Success for this team was nothing new. The only question coming into the 2008 season was how many games would the Falcons win under new head coach John Jarnagin and a dugout bursting with talent and seniors.
Montevallo found itself in a familiar position last week as it traveled to its fourth-straight Gulf South Conference Tournament.
The Falcons played the seventh-ranked Muleriders of Southern Arkansas in the opening game May 3. UM, who only managed nine runs in a three-game series with the Muleriders in February, rocked SAU for 12 in the tournament and advanced with the help of three RBIs each from seniors Eric Moore and B.J. Holloway. Fellow seniors Nate Russ and Zac Blakney led the way on the mound.
The next day, UM saw a four-run lead evaporate in the seventh inning to tie against eleventh-ranked Valdosta State. In the bottom of the 10th, Ryan Norman singled, as senior Brantly Clay slid head-first across home plate for the game-winning run, leading the Falcons to back-to-back wins in the GSC tourney for the first time since 2000.
It looked like the historic group of seniors was going to make one last mark in the record books.
“It feels like it was meant to be,” Jarnagin said after the Valdosta win.

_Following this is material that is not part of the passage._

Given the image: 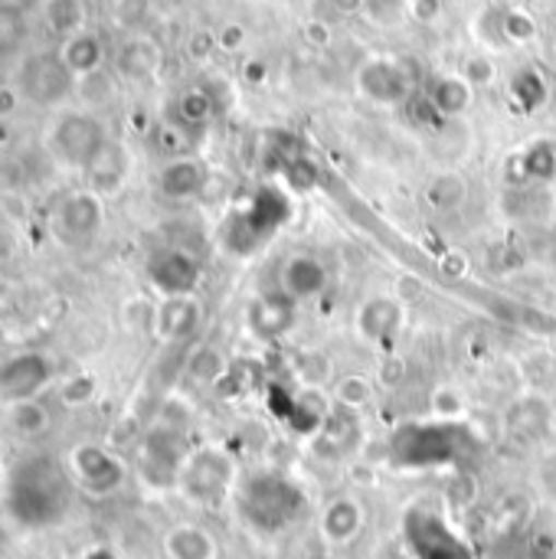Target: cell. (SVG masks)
Wrapping results in <instances>:
<instances>
[{"instance_id":"6da1fadb","label":"cell","mask_w":556,"mask_h":559,"mask_svg":"<svg viewBox=\"0 0 556 559\" xmlns=\"http://www.w3.org/2000/svg\"><path fill=\"white\" fill-rule=\"evenodd\" d=\"M72 488L66 465L49 455H26L7 475L3 504L23 531H49L69 514Z\"/></svg>"},{"instance_id":"7a4b0ae2","label":"cell","mask_w":556,"mask_h":559,"mask_svg":"<svg viewBox=\"0 0 556 559\" xmlns=\"http://www.w3.org/2000/svg\"><path fill=\"white\" fill-rule=\"evenodd\" d=\"M108 141L111 138H108V128L102 124V118H95L85 108H59L46 128V154L62 170L85 174L92 167V160L105 151Z\"/></svg>"},{"instance_id":"3957f363","label":"cell","mask_w":556,"mask_h":559,"mask_svg":"<svg viewBox=\"0 0 556 559\" xmlns=\"http://www.w3.org/2000/svg\"><path fill=\"white\" fill-rule=\"evenodd\" d=\"M79 79L72 75V69L62 62L59 49H36V52H26L20 62H16V79H13V88L20 92V98L33 108H43V111H59L72 92H75Z\"/></svg>"},{"instance_id":"277c9868","label":"cell","mask_w":556,"mask_h":559,"mask_svg":"<svg viewBox=\"0 0 556 559\" xmlns=\"http://www.w3.org/2000/svg\"><path fill=\"white\" fill-rule=\"evenodd\" d=\"M105 226V197L95 190H69L49 213V233L66 249L88 246Z\"/></svg>"},{"instance_id":"5b68a950","label":"cell","mask_w":556,"mask_h":559,"mask_svg":"<svg viewBox=\"0 0 556 559\" xmlns=\"http://www.w3.org/2000/svg\"><path fill=\"white\" fill-rule=\"evenodd\" d=\"M233 478H236V468H233V459L226 452L197 449V452L187 455V462H184V468L177 475V488L193 504L216 508L229 495Z\"/></svg>"},{"instance_id":"8992f818","label":"cell","mask_w":556,"mask_h":559,"mask_svg":"<svg viewBox=\"0 0 556 559\" xmlns=\"http://www.w3.org/2000/svg\"><path fill=\"white\" fill-rule=\"evenodd\" d=\"M292 216V206H288V197L265 187L256 193L252 206L233 219V226L226 229V249L236 252V255H249L252 249H259L269 236L279 233V226Z\"/></svg>"},{"instance_id":"52a82bcc","label":"cell","mask_w":556,"mask_h":559,"mask_svg":"<svg viewBox=\"0 0 556 559\" xmlns=\"http://www.w3.org/2000/svg\"><path fill=\"white\" fill-rule=\"evenodd\" d=\"M66 472L75 488L92 498H108L125 485V465L115 452L95 442H79L66 455Z\"/></svg>"},{"instance_id":"ba28073f","label":"cell","mask_w":556,"mask_h":559,"mask_svg":"<svg viewBox=\"0 0 556 559\" xmlns=\"http://www.w3.org/2000/svg\"><path fill=\"white\" fill-rule=\"evenodd\" d=\"M56 370L52 360L43 350H20L0 360V400L7 406L13 403H26V400H39L49 383H52Z\"/></svg>"},{"instance_id":"9c48e42d","label":"cell","mask_w":556,"mask_h":559,"mask_svg":"<svg viewBox=\"0 0 556 559\" xmlns=\"http://www.w3.org/2000/svg\"><path fill=\"white\" fill-rule=\"evenodd\" d=\"M187 455L184 432L170 423H157L141 442V472L151 485H177Z\"/></svg>"},{"instance_id":"30bf717a","label":"cell","mask_w":556,"mask_h":559,"mask_svg":"<svg viewBox=\"0 0 556 559\" xmlns=\"http://www.w3.org/2000/svg\"><path fill=\"white\" fill-rule=\"evenodd\" d=\"M242 501H246L249 521H256L259 527H279V524H285L295 514L298 491L292 485L265 475V478H256V481L246 485Z\"/></svg>"},{"instance_id":"8fae6325","label":"cell","mask_w":556,"mask_h":559,"mask_svg":"<svg viewBox=\"0 0 556 559\" xmlns=\"http://www.w3.org/2000/svg\"><path fill=\"white\" fill-rule=\"evenodd\" d=\"M147 282L164 298L193 295V288L200 282V262L190 252H184V249H164V252L151 255V262H147Z\"/></svg>"},{"instance_id":"7c38bea8","label":"cell","mask_w":556,"mask_h":559,"mask_svg":"<svg viewBox=\"0 0 556 559\" xmlns=\"http://www.w3.org/2000/svg\"><path fill=\"white\" fill-rule=\"evenodd\" d=\"M357 85L370 102L380 105H397L406 102L413 92V82L406 75V69L393 59H370L360 72H357Z\"/></svg>"},{"instance_id":"4fadbf2b","label":"cell","mask_w":556,"mask_h":559,"mask_svg":"<svg viewBox=\"0 0 556 559\" xmlns=\"http://www.w3.org/2000/svg\"><path fill=\"white\" fill-rule=\"evenodd\" d=\"M197 328H200V305L193 301V295L164 298L154 308V334L164 341H184Z\"/></svg>"},{"instance_id":"5bb4252c","label":"cell","mask_w":556,"mask_h":559,"mask_svg":"<svg viewBox=\"0 0 556 559\" xmlns=\"http://www.w3.org/2000/svg\"><path fill=\"white\" fill-rule=\"evenodd\" d=\"M164 62V52L161 46L151 39V36H128L115 56V69L118 75L131 79V82H144V79H154L157 69Z\"/></svg>"},{"instance_id":"9a60e30c","label":"cell","mask_w":556,"mask_h":559,"mask_svg":"<svg viewBox=\"0 0 556 559\" xmlns=\"http://www.w3.org/2000/svg\"><path fill=\"white\" fill-rule=\"evenodd\" d=\"M59 56L72 69V75L82 82V79H92V75L102 72V66H105V43H102L98 33L82 29V33H75V36L59 43Z\"/></svg>"},{"instance_id":"2e32d148","label":"cell","mask_w":556,"mask_h":559,"mask_svg":"<svg viewBox=\"0 0 556 559\" xmlns=\"http://www.w3.org/2000/svg\"><path fill=\"white\" fill-rule=\"evenodd\" d=\"M157 187L167 200H193L206 187V167L197 157H174L161 167Z\"/></svg>"},{"instance_id":"e0dca14e","label":"cell","mask_w":556,"mask_h":559,"mask_svg":"<svg viewBox=\"0 0 556 559\" xmlns=\"http://www.w3.org/2000/svg\"><path fill=\"white\" fill-rule=\"evenodd\" d=\"M282 295L292 298V301H305V298H315L324 282H328V272L324 265L315 259V255H295L282 265Z\"/></svg>"},{"instance_id":"ac0fdd59","label":"cell","mask_w":556,"mask_h":559,"mask_svg":"<svg viewBox=\"0 0 556 559\" xmlns=\"http://www.w3.org/2000/svg\"><path fill=\"white\" fill-rule=\"evenodd\" d=\"M85 180H88V190H95L102 197L118 193L128 180V151L118 141H108L105 151L85 170Z\"/></svg>"},{"instance_id":"d6986e66","label":"cell","mask_w":556,"mask_h":559,"mask_svg":"<svg viewBox=\"0 0 556 559\" xmlns=\"http://www.w3.org/2000/svg\"><path fill=\"white\" fill-rule=\"evenodd\" d=\"M164 554L167 559H216L220 547L216 537L206 534L197 524H177L164 534Z\"/></svg>"},{"instance_id":"ffe728a7","label":"cell","mask_w":556,"mask_h":559,"mask_svg":"<svg viewBox=\"0 0 556 559\" xmlns=\"http://www.w3.org/2000/svg\"><path fill=\"white\" fill-rule=\"evenodd\" d=\"M364 527V511L354 498H338L328 504L324 518H321V537L334 547L351 544Z\"/></svg>"},{"instance_id":"44dd1931","label":"cell","mask_w":556,"mask_h":559,"mask_svg":"<svg viewBox=\"0 0 556 559\" xmlns=\"http://www.w3.org/2000/svg\"><path fill=\"white\" fill-rule=\"evenodd\" d=\"M39 16H43V26L52 36H59V43L88 29V3L85 0H43Z\"/></svg>"},{"instance_id":"7402d4cb","label":"cell","mask_w":556,"mask_h":559,"mask_svg":"<svg viewBox=\"0 0 556 559\" xmlns=\"http://www.w3.org/2000/svg\"><path fill=\"white\" fill-rule=\"evenodd\" d=\"M400 321H403V308L390 298H374L360 308L357 314V324L364 331V337L370 341H387L400 331Z\"/></svg>"},{"instance_id":"603a6c76","label":"cell","mask_w":556,"mask_h":559,"mask_svg":"<svg viewBox=\"0 0 556 559\" xmlns=\"http://www.w3.org/2000/svg\"><path fill=\"white\" fill-rule=\"evenodd\" d=\"M429 102L436 105V111L442 118H452V115H462L472 102V82L465 75H442L433 92H429Z\"/></svg>"},{"instance_id":"cb8c5ba5","label":"cell","mask_w":556,"mask_h":559,"mask_svg":"<svg viewBox=\"0 0 556 559\" xmlns=\"http://www.w3.org/2000/svg\"><path fill=\"white\" fill-rule=\"evenodd\" d=\"M10 426L16 436L23 439H36L49 429V413L39 400H26V403H13L10 406Z\"/></svg>"},{"instance_id":"d4e9b609","label":"cell","mask_w":556,"mask_h":559,"mask_svg":"<svg viewBox=\"0 0 556 559\" xmlns=\"http://www.w3.org/2000/svg\"><path fill=\"white\" fill-rule=\"evenodd\" d=\"M26 16L20 7H0V59H10L23 49L26 43Z\"/></svg>"},{"instance_id":"484cf974","label":"cell","mask_w":556,"mask_h":559,"mask_svg":"<svg viewBox=\"0 0 556 559\" xmlns=\"http://www.w3.org/2000/svg\"><path fill=\"white\" fill-rule=\"evenodd\" d=\"M292 318H295V301L285 295L279 301H265L256 308V324H259V331H265V337L282 334L292 324Z\"/></svg>"},{"instance_id":"4316f807","label":"cell","mask_w":556,"mask_h":559,"mask_svg":"<svg viewBox=\"0 0 556 559\" xmlns=\"http://www.w3.org/2000/svg\"><path fill=\"white\" fill-rule=\"evenodd\" d=\"M465 193H469V187H465V180L459 174H442L426 190V197H429V203L436 210H456L465 200Z\"/></svg>"},{"instance_id":"83f0119b","label":"cell","mask_w":556,"mask_h":559,"mask_svg":"<svg viewBox=\"0 0 556 559\" xmlns=\"http://www.w3.org/2000/svg\"><path fill=\"white\" fill-rule=\"evenodd\" d=\"M370 396H374V386L364 377H344L338 383V403L344 409H364L370 403Z\"/></svg>"},{"instance_id":"f1b7e54d","label":"cell","mask_w":556,"mask_h":559,"mask_svg":"<svg viewBox=\"0 0 556 559\" xmlns=\"http://www.w3.org/2000/svg\"><path fill=\"white\" fill-rule=\"evenodd\" d=\"M501 33H505V39H511V43H528V39H534L537 23H534V16L524 13V10H508V13L501 16Z\"/></svg>"},{"instance_id":"f546056e","label":"cell","mask_w":556,"mask_h":559,"mask_svg":"<svg viewBox=\"0 0 556 559\" xmlns=\"http://www.w3.org/2000/svg\"><path fill=\"white\" fill-rule=\"evenodd\" d=\"M177 111H180V118H184L187 124H200V121H206V118H210L213 102H210V95H206V92L193 88V92H184V95H180Z\"/></svg>"},{"instance_id":"4dcf8cb0","label":"cell","mask_w":556,"mask_h":559,"mask_svg":"<svg viewBox=\"0 0 556 559\" xmlns=\"http://www.w3.org/2000/svg\"><path fill=\"white\" fill-rule=\"evenodd\" d=\"M98 386H95V377L88 373H75L62 383V403L66 406H88L95 400Z\"/></svg>"},{"instance_id":"1f68e13d","label":"cell","mask_w":556,"mask_h":559,"mask_svg":"<svg viewBox=\"0 0 556 559\" xmlns=\"http://www.w3.org/2000/svg\"><path fill=\"white\" fill-rule=\"evenodd\" d=\"M524 167H528V174H531V177L547 180V177H554L556 154L551 151V147H531V151L524 154Z\"/></svg>"},{"instance_id":"d6a6232c","label":"cell","mask_w":556,"mask_h":559,"mask_svg":"<svg viewBox=\"0 0 556 559\" xmlns=\"http://www.w3.org/2000/svg\"><path fill=\"white\" fill-rule=\"evenodd\" d=\"M285 170H288V183H292L295 190H311V187H315V180H318L315 164H311V160H305V157H292Z\"/></svg>"},{"instance_id":"836d02e7","label":"cell","mask_w":556,"mask_h":559,"mask_svg":"<svg viewBox=\"0 0 556 559\" xmlns=\"http://www.w3.org/2000/svg\"><path fill=\"white\" fill-rule=\"evenodd\" d=\"M23 177H26L23 160H16V157H3V160H0V190H3V193L20 190V187H23Z\"/></svg>"},{"instance_id":"e575fe53","label":"cell","mask_w":556,"mask_h":559,"mask_svg":"<svg viewBox=\"0 0 556 559\" xmlns=\"http://www.w3.org/2000/svg\"><path fill=\"white\" fill-rule=\"evenodd\" d=\"M465 79H469L472 85H488V82L495 79V66H492L488 59H472V62L465 66Z\"/></svg>"},{"instance_id":"d590c367","label":"cell","mask_w":556,"mask_h":559,"mask_svg":"<svg viewBox=\"0 0 556 559\" xmlns=\"http://www.w3.org/2000/svg\"><path fill=\"white\" fill-rule=\"evenodd\" d=\"M442 13V0H413V16L423 20V23H433L439 20Z\"/></svg>"},{"instance_id":"8d00e7d4","label":"cell","mask_w":556,"mask_h":559,"mask_svg":"<svg viewBox=\"0 0 556 559\" xmlns=\"http://www.w3.org/2000/svg\"><path fill=\"white\" fill-rule=\"evenodd\" d=\"M403 3H406V0H364V7H367L374 16H380V20H390L393 13H400Z\"/></svg>"},{"instance_id":"74e56055","label":"cell","mask_w":556,"mask_h":559,"mask_svg":"<svg viewBox=\"0 0 556 559\" xmlns=\"http://www.w3.org/2000/svg\"><path fill=\"white\" fill-rule=\"evenodd\" d=\"M16 102H20V92L13 85H3L0 88V118H10L16 111Z\"/></svg>"},{"instance_id":"f35d334b","label":"cell","mask_w":556,"mask_h":559,"mask_svg":"<svg viewBox=\"0 0 556 559\" xmlns=\"http://www.w3.org/2000/svg\"><path fill=\"white\" fill-rule=\"evenodd\" d=\"M242 43V29L239 26H226L223 33H220V46L223 49H236Z\"/></svg>"},{"instance_id":"ab89813d","label":"cell","mask_w":556,"mask_h":559,"mask_svg":"<svg viewBox=\"0 0 556 559\" xmlns=\"http://www.w3.org/2000/svg\"><path fill=\"white\" fill-rule=\"evenodd\" d=\"M7 138H10V118H0V147L7 144Z\"/></svg>"},{"instance_id":"60d3db41","label":"cell","mask_w":556,"mask_h":559,"mask_svg":"<svg viewBox=\"0 0 556 559\" xmlns=\"http://www.w3.org/2000/svg\"><path fill=\"white\" fill-rule=\"evenodd\" d=\"M85 559H118V557H115L111 550H88V554H85Z\"/></svg>"},{"instance_id":"b9f144b4","label":"cell","mask_w":556,"mask_h":559,"mask_svg":"<svg viewBox=\"0 0 556 559\" xmlns=\"http://www.w3.org/2000/svg\"><path fill=\"white\" fill-rule=\"evenodd\" d=\"M0 7H20V0H0Z\"/></svg>"}]
</instances>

Montevallo went on to beat the second-ranked Statesmen of Delta State to ensure a trip
to its first GSC title game.
UM fell to Southern Arkansas in the semfinal, but still met Delta State in a rematch for the title on May 7.
The Falcons snuck within a couple of runs twice in the game, including with two outs in the top of the ninth and runners poised at second and third for Jeremy Jones. Jones grounded out with a close play at first base to end the game with the tying run on second.
The loss meant the end of the season, but also the end of an era for four-year seniors Clay, Daniel Furuto, Garrett Mims and Zach Andrews.
“We grew up together and played together for so long … I am just going to miss playing with these guys,” Furuto said.